This post discusses the sensitive topic of domestic violence.
October is National Domestic Violence Awareness Month. Domestic violence can take different forms and show up in different populations. One of these populations is teenagers. On the eve of the start of October, CNBC published ” Nearly one-third of tees relationships show sings of financial abuse study finds“.
Some examples of financial abuse in teen relationships are:
- stopping someone from going to school or work
- directing someone how to spend (or not spend) their money
- pressuring someone to lend money
- using gifts or money to control behavior
The study mentioned in the article found that 61% of teen would discuss money in relationships with a trusted adult but less than a third have actually done this. The article concludes that while kids would talk about these matters with a parent or guardian, that adult will likely have to initiate those discussions.
However, there are also instances where the adults in a teenager’s life are less than reliable role models. If teens witness financial abuse at home or within their communities, they may not see it as problematic. They may also be less likely to approach adults for help if they think the adults are caught up in the same issue.

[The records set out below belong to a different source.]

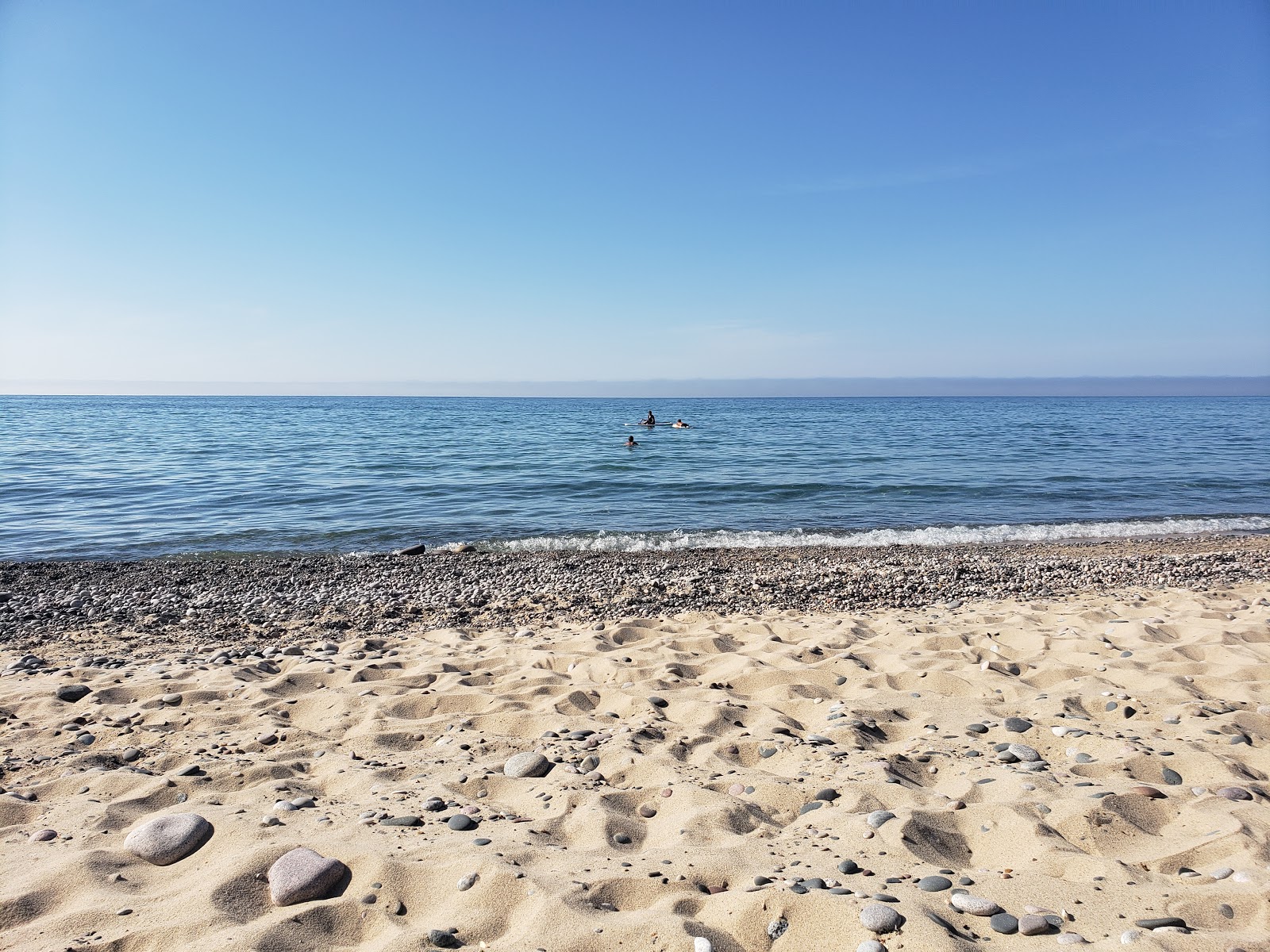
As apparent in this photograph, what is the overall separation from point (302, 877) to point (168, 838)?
858 mm

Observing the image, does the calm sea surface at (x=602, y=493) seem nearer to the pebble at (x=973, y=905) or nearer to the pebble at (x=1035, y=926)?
the pebble at (x=973, y=905)

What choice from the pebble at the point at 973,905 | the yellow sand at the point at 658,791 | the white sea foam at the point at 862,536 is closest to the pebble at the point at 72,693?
the yellow sand at the point at 658,791

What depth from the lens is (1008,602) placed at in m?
7.89

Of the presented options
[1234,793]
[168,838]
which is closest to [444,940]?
A: [168,838]

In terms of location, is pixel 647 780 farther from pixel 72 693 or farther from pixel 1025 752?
pixel 72 693

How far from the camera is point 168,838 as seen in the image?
3.12 meters

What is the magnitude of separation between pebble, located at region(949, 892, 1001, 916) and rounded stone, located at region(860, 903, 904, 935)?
279 mm

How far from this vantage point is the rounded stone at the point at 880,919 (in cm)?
245

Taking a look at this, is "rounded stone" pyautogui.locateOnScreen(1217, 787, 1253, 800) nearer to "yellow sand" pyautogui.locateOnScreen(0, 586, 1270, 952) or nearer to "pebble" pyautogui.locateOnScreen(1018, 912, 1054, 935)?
"yellow sand" pyautogui.locateOnScreen(0, 586, 1270, 952)

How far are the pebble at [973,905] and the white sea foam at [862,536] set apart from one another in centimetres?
941

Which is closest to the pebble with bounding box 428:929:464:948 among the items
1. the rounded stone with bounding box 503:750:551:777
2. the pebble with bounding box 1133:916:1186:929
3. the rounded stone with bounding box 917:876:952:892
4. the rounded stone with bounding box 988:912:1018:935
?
the rounded stone with bounding box 503:750:551:777

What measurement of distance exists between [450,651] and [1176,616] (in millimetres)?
7195

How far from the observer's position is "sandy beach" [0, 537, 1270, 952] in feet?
8.46

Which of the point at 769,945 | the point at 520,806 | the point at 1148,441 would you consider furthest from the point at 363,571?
the point at 1148,441
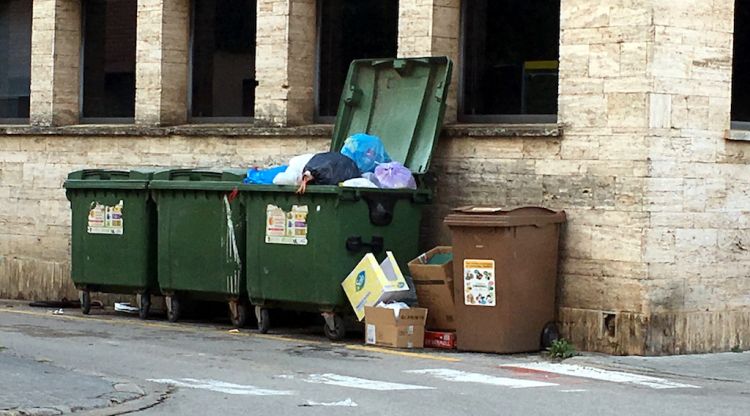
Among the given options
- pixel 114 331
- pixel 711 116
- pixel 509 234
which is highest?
Answer: pixel 711 116

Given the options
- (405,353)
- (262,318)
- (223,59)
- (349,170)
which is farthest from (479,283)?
(223,59)

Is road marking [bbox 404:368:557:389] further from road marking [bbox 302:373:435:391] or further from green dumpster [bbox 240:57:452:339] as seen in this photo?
green dumpster [bbox 240:57:452:339]

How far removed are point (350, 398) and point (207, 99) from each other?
8930mm

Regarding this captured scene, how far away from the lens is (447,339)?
46.8 ft

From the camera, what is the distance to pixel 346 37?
17.5m

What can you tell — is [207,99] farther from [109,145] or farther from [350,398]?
[350,398]

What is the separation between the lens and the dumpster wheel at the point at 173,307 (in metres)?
16.7

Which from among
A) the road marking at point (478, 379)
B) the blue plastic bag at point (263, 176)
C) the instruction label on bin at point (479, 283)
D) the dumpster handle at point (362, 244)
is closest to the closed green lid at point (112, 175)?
the blue plastic bag at point (263, 176)

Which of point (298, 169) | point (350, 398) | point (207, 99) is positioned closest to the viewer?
point (350, 398)

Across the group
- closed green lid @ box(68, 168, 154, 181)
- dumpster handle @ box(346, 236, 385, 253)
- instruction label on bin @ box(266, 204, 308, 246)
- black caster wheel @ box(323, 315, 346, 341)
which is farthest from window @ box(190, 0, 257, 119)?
black caster wheel @ box(323, 315, 346, 341)

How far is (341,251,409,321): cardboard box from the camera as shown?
1433 cm

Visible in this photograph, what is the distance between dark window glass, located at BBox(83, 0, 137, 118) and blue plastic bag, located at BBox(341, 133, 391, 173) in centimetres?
526

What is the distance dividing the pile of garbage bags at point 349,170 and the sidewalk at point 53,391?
353 centimetres

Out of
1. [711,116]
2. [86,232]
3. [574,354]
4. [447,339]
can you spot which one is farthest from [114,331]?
[711,116]
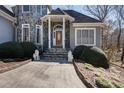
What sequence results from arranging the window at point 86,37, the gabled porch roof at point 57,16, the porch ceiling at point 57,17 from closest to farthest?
the gabled porch roof at point 57,16, the porch ceiling at point 57,17, the window at point 86,37

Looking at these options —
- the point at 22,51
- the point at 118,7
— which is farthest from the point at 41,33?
the point at 118,7

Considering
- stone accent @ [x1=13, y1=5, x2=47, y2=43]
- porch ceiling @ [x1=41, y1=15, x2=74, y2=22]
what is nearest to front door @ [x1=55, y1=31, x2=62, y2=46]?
porch ceiling @ [x1=41, y1=15, x2=74, y2=22]

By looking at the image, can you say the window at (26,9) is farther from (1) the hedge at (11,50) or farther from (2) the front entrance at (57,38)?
(1) the hedge at (11,50)

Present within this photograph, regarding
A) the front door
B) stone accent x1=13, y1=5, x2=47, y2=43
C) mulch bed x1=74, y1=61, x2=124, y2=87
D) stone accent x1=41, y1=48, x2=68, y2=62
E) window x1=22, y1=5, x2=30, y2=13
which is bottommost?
mulch bed x1=74, y1=61, x2=124, y2=87

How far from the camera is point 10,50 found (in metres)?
22.8

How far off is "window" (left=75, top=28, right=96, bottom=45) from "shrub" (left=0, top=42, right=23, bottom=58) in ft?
22.2

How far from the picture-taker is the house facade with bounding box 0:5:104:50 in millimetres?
27295

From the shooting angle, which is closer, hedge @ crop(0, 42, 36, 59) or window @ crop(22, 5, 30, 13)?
hedge @ crop(0, 42, 36, 59)

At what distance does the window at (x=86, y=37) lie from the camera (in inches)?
1076

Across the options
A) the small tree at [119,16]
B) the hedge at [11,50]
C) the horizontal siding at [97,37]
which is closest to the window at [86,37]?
the horizontal siding at [97,37]

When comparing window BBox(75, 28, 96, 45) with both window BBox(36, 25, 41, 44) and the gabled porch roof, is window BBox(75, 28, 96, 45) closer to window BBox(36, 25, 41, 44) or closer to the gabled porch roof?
the gabled porch roof

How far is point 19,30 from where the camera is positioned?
28141mm
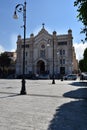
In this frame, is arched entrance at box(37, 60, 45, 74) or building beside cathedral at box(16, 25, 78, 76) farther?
arched entrance at box(37, 60, 45, 74)

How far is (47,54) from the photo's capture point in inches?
4087

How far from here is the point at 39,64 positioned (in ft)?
344

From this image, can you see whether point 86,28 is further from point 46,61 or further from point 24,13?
point 46,61

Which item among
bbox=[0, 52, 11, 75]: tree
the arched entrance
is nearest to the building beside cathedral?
the arched entrance

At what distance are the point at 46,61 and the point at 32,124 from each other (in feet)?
305

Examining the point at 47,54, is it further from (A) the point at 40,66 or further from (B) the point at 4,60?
(B) the point at 4,60

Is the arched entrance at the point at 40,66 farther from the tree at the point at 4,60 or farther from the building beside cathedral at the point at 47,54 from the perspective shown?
the tree at the point at 4,60

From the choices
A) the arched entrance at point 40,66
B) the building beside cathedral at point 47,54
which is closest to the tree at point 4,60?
the building beside cathedral at point 47,54

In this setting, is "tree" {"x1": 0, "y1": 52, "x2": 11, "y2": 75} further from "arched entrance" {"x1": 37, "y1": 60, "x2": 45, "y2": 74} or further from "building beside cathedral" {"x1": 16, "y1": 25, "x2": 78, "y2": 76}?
"arched entrance" {"x1": 37, "y1": 60, "x2": 45, "y2": 74}

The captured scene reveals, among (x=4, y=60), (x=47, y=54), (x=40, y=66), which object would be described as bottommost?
(x=40, y=66)

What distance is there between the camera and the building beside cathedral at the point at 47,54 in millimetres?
99481

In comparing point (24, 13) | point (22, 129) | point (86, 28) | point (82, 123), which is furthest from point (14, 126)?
point (24, 13)

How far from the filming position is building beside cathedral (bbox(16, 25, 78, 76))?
9948 cm

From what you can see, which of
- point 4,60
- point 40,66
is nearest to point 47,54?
point 40,66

The article also points to Personal Finance 2.0 as a resource for teens. It is an overall financial literacy guide that addresses what financial health looks like in a relationship. A comprehensive guide like this that doesn’t just focus on one problematic issue offers teens an overall look at finances without zeroing in on a subject that they may find uncomfortable to discuss on its own.
Parents may find that similar approach works. Instead of questioning a teen about whether they have been a victim or perpetrator of financial abuse, it might be better to keep the lines of communication open by discussing a variety of topics.